By Ismawardah on Oct 6, 2008 | Reply
Saya sebagai mahasiswa Pendidikan Sejarah FKIP UNLAM sangat bangga pada teman-teman yang menulis buku tersebut dan saya salut sama Pak Ewa, karena dapat membimbing teman-teman mahasiswa Sejarah FKIP UNLAM dalam menulis buku”Pengantar Antropologi”.
By Linda A. on Oct 6, 2008 | Reply
SELAMAT BUAT SEMUANYA….karna bukunya sudah jadi..
By Santy Dwi P. on Oct 6, 2008 | Reply
Finally, bukunya jadi jg… semoga dengan menulis buku pengantar antropologi ini mahasiswa semakin termotivasi lagi untuk terus menulis, Amin
By Erina Marsiana on Oct 7, 2008 | Reply
Betul banget towh koment dari Bang Uji… akhirnya terwujud juga semboyan dari angkatan 05 “We Make A History Not Be A History” yang kebetulan ngambil mata kuliah pengantar Antopologi atas rampung nya dalam pembuatan buku ajar pengantar antropologi.
By SHALEH on Oct 7, 2008 | Reply
Wahhh
enaknya bisa bikin buku
dulu juga pernah waktu di ajar sama Pak Sainul
tapi bikin buku sastra
selamat aja dech
By toni on Oct 8, 2008 | Reply
yaaap…akhirnya semuanya selesai.ada hasilnya,,makasih banyak pak…

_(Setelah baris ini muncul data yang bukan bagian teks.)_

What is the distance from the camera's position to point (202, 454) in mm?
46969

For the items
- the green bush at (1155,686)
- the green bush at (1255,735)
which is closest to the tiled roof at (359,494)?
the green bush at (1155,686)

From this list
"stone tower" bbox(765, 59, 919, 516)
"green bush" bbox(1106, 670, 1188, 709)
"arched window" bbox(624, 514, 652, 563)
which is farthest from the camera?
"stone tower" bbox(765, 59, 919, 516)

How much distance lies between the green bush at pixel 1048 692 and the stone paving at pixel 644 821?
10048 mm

By KAMSINAH on Oct 8, 2008 | Reply
Senang banget akhirnya yang ditunggu-tunggu selesai juga,semoga dengan adanya buku pengantar antropologi ini mahasiswa akan lebih termotivasi untuk membikin buku dan menulis dan ini menjadi awal yang baik untuk kita semua mahasiswa FKIP pend.sejarah.

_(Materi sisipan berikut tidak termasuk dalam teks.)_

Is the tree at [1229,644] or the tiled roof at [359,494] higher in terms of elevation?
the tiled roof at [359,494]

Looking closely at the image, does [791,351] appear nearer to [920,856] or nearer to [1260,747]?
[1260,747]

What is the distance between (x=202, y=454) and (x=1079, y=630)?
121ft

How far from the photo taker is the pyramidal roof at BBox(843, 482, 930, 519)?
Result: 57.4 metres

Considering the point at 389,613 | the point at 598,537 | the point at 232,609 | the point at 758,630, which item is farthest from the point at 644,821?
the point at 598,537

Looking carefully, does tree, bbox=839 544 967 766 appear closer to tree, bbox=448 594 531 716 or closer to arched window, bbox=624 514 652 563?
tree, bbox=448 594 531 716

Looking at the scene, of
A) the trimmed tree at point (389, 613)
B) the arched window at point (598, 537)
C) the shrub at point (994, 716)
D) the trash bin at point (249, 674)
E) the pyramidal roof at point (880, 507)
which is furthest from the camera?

By haryani on Oct 8, 2008 | Reply
gak berbobot,ga apa-apa yang penting loncing ajah,hee
By Hamidah ulfah on Oct 8, 2008 | Reply
Alhamdulillah akhirnya buku karya mahasiswa UNLAM terbit juga,semoga dengan terbit nya buku ini mahasiswa dari prodi lain juga termotivasi,dan khususnya juga bagi mahasiswa FKIP UNLAM prodi sejarah agar tidak berhenti menulis sampai disini saja.
By Haris Zaky Mubarak on Oct 8, 2008 | Reply
selamat……….walau gak terlalu komersil nama nama penulisnya
By Helma novieanty on Oct 12, 2008 | Reply
selamat……dan sukses,,semoga yang akan datang lebih baik.
***Doa yang sama.
By Mini Febrianti on Oct 13, 2008 | Reply
Akhirnya selesai juga. Mudah-mudahan buku yang selanjutnya akan lebih baik lagi khususnya bagi mahasiswa untuk menulis lebih baik lagi.

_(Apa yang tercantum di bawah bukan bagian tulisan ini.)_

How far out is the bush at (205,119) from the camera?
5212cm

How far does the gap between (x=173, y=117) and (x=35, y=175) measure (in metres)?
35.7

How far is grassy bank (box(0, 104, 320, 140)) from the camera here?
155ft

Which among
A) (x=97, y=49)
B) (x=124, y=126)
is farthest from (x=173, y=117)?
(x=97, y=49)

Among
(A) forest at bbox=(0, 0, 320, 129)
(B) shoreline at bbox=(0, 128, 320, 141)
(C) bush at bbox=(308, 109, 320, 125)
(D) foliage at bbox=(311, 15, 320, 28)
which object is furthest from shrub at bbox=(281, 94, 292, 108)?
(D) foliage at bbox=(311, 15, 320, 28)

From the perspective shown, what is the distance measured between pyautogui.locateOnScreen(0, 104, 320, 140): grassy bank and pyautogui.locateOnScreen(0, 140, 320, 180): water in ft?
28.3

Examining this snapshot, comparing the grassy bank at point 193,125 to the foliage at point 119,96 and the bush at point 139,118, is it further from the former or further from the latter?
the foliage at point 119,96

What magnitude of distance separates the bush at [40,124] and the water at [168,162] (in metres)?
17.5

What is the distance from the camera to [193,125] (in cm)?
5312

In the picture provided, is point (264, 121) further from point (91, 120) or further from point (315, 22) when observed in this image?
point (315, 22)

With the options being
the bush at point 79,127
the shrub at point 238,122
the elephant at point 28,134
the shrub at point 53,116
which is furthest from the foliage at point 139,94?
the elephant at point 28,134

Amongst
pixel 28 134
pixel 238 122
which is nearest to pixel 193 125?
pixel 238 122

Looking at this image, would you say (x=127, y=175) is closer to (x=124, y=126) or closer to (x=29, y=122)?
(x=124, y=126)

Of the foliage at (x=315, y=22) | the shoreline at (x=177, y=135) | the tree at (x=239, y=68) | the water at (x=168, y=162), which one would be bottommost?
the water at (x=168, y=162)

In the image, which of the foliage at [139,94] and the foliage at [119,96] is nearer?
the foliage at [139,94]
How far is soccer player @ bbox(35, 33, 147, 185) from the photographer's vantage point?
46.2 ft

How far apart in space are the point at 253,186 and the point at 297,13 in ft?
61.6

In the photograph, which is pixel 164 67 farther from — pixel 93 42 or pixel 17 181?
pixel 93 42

By ni luh on Oct 14, 2008 | Reply
Akhirnya buku ajar pengantar antropologi ini selesai juga.Ini semua berkat kerjasama dan kekompakan dari tim penulis.
By fksb unisma on Oct 15, 2008 | Reply
saya suka antropologi lo biar tahu orang banyak….
***Sama dong …
By juwita sari on Oct 15, 2008 | Reply
alhamdulilah bukunya sudah keluar…..
By chairi ramadhan on Oct 15, 2008 | Reply
terima kasih bapa. . bapa dosen paling top . . dosen terbaru yang mengajak mahasiswanya membuat buku sendiri dan memberanikan diri untuk menulis. .
By Ganjar Muttaqin on Oct 16, 2008 | Reply
Alhamdulillah kelar juga buku, semoga menjadi inspirasi bagi orang banyak serta bermanfaat bagi khalayak umum.